A Roll of Honour – To past & fallen Grenadiers
The information contained on this website is based upon my father’s efforts during the late 1980’s, during which he set about creating a list of fallen Grenadiers in the 2nd world war. With the absence of today’s technology it was done from a collection of books, documents and letters which were entered into long hand into a ledger. My father was fortunate to remain in contact with many ex-guardsmen, through the Windsor Grenadiers Guards club and others around the country. The ledger he created was loaned to the club and viewed by members and visitors alike, it became a source of much reflection and conversation of those war days.
In my father’s declining years I suggested his efforts be converted into a digital format, and made visible to all through a web-site. We were very fortunate to live not far from The Commonwealth War Graves Commision who appreciated his past efforts and understood our intentions, and very kindly assisted in the task.
As a result of the CWGC help we undertook to include Grenadier Guard losses from the 1st World War and then loses from troubles and conflicts since those World War days, the result of which is what you see today. The site has recently gone through some technology changes, and has recently been off-line. We are now in the process of rebuilding it, should you have any comments and/or information you wish included please contact us.

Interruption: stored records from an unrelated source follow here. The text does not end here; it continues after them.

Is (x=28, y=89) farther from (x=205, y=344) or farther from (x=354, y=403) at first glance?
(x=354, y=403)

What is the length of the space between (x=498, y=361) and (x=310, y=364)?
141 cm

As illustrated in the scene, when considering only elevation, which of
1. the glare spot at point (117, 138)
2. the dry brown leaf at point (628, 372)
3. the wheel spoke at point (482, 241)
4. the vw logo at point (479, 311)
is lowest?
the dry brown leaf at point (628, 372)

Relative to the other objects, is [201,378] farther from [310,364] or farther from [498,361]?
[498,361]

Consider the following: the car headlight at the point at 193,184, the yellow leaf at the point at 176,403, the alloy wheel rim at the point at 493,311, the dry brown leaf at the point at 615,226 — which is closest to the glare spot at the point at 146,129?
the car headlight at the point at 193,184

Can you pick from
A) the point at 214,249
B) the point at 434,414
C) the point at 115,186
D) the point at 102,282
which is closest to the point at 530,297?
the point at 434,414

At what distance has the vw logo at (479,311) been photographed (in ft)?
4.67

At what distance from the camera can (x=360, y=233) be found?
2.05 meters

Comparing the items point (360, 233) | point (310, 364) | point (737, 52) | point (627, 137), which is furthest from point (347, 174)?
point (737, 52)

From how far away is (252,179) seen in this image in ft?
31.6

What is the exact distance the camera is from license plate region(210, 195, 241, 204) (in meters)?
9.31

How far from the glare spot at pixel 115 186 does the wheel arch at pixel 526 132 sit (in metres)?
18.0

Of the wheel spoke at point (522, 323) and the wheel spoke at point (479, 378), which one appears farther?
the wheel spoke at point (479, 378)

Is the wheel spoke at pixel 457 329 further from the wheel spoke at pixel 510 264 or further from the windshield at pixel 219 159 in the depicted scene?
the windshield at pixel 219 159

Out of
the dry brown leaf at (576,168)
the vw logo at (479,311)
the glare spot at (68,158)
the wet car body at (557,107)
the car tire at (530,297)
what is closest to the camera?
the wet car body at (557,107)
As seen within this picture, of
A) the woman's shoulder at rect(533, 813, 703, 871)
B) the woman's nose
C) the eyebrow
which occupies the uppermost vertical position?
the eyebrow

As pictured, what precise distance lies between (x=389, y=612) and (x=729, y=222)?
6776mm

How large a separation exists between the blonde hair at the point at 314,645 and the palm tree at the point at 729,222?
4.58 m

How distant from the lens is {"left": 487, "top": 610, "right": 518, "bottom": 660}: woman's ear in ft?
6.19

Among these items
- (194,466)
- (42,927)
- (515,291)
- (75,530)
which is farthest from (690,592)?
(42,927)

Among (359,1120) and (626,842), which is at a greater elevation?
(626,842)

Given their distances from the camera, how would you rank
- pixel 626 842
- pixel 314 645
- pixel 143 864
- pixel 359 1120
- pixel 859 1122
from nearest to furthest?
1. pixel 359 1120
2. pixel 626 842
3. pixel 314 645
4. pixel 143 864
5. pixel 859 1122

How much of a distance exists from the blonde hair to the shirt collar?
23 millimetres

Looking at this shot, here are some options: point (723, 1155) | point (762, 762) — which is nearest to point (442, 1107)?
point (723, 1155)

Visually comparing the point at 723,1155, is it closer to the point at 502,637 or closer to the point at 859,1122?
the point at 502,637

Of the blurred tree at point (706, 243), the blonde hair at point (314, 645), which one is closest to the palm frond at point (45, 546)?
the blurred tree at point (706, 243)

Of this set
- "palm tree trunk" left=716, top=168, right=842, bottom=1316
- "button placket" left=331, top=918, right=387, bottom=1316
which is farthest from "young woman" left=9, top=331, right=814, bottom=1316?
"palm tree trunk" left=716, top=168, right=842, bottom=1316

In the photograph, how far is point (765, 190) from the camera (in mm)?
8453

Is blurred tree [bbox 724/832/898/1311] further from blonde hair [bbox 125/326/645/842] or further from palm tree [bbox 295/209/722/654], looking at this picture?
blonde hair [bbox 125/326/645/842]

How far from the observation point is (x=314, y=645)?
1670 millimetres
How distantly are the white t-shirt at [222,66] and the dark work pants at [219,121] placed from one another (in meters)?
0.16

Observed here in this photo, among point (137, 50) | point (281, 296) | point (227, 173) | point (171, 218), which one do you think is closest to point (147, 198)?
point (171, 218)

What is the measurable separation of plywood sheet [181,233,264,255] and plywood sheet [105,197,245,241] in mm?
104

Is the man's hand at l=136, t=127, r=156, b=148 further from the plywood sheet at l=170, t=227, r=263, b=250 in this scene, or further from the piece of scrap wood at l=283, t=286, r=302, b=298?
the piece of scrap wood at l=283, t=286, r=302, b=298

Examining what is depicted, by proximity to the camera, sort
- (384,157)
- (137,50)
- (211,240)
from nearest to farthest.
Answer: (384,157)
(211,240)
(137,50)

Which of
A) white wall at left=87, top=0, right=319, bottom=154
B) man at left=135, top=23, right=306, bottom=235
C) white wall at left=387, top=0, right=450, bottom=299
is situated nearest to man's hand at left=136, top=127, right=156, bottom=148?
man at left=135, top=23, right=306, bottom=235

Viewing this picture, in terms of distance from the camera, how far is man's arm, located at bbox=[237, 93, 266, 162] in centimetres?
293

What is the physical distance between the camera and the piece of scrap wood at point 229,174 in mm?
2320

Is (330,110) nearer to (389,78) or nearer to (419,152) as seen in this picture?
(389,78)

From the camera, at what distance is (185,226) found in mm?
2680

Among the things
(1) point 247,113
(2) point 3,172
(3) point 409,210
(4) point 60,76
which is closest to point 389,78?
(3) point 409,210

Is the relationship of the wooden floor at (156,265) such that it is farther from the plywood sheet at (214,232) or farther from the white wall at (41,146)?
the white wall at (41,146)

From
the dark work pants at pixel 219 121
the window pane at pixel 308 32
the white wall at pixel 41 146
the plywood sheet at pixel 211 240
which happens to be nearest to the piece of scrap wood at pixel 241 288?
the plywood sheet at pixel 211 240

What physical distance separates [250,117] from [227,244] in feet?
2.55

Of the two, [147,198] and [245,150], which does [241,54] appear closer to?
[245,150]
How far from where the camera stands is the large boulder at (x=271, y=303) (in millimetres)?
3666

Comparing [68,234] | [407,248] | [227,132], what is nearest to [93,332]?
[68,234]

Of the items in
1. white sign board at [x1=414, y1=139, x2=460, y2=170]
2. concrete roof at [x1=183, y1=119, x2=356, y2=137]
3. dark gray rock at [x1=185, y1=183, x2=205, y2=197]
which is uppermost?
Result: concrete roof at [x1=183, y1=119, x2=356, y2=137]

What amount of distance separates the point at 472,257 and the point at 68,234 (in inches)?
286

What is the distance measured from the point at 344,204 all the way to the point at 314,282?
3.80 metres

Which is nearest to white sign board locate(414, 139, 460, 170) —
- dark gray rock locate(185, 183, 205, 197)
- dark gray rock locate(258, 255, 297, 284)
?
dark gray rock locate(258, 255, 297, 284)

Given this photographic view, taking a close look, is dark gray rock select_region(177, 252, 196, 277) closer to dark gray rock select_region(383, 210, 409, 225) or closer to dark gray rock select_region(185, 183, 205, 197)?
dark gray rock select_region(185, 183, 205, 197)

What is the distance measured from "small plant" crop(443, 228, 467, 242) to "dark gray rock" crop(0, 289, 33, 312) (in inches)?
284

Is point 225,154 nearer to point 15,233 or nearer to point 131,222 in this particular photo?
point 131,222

Overview of my father’s service:
He volunteered for military service on the 4th November 1942 at Lady Lane recruiting centre, Templar House, Leeds at the age of 18.
He asked to join the Grenadier Guards and his attestation was forwarded to the Commanding officer, Grenadier Guards, Birdcage Walk, London SW1 on the 5th November 1942 and read’s: ‘A smart man, wishing to serve on a normal engagement (7 & 5), will you accept’.
The commanding officer at Birdcage Walk responded on the 6th November 1942 saying ‘I will accept’.
He was posted to the Guards Depot Caterham, Surrey on the 11th November 1942, and joined Corporal S. Lawrence squad for basic training.
Following basic training my father joined the 6th Armoured brigade, which I believe was on ‘Matilda’ tanks, and trained to form part of the North African campaign.
Whilst training he suffered an injury, losing the end of his left index finger. The injury occured when the tank hatch cover was accidentally kicked shut on his outstretched hand, by a crew member exiting in haste.
During his rehabilitation which he always said ‘was not very long‘ he trained as a classified Signaller. He was then posted forward to join the battle for Rome and saw conflict in the Garigliano valley, and then the fierce fighting during the battle for Monte Cassino.
During this period he became attached to a group of Polish soldiers, or they to his group. This was something of a dark period as he would never speak of it, other than to remark that ‘The Polish were fighting a different kind of war‘.
He was later awarded the ‘Polish Cross of Freedom & Independence, with Swords’
My father returned from Italy on the 2nd of January 1946 and was posted to Victoria barracks in Windsor, Berkshire.
Whilst in Windsor he regularly carried out guard and ceremonial duties at Windsor castle, and Buckingham Palace. He and his platoon were often required to march the 26 miles between the Royal locations and he was actively involved in recruitment drives.
I believe he found his time at Windsor barracks less than fully engaging following active service, in Italy. However, he did meet and marry my mother whilst in Windsor, and also managed to get demoted back to Guardsman by the time he was demobbed on the 16th November 1949.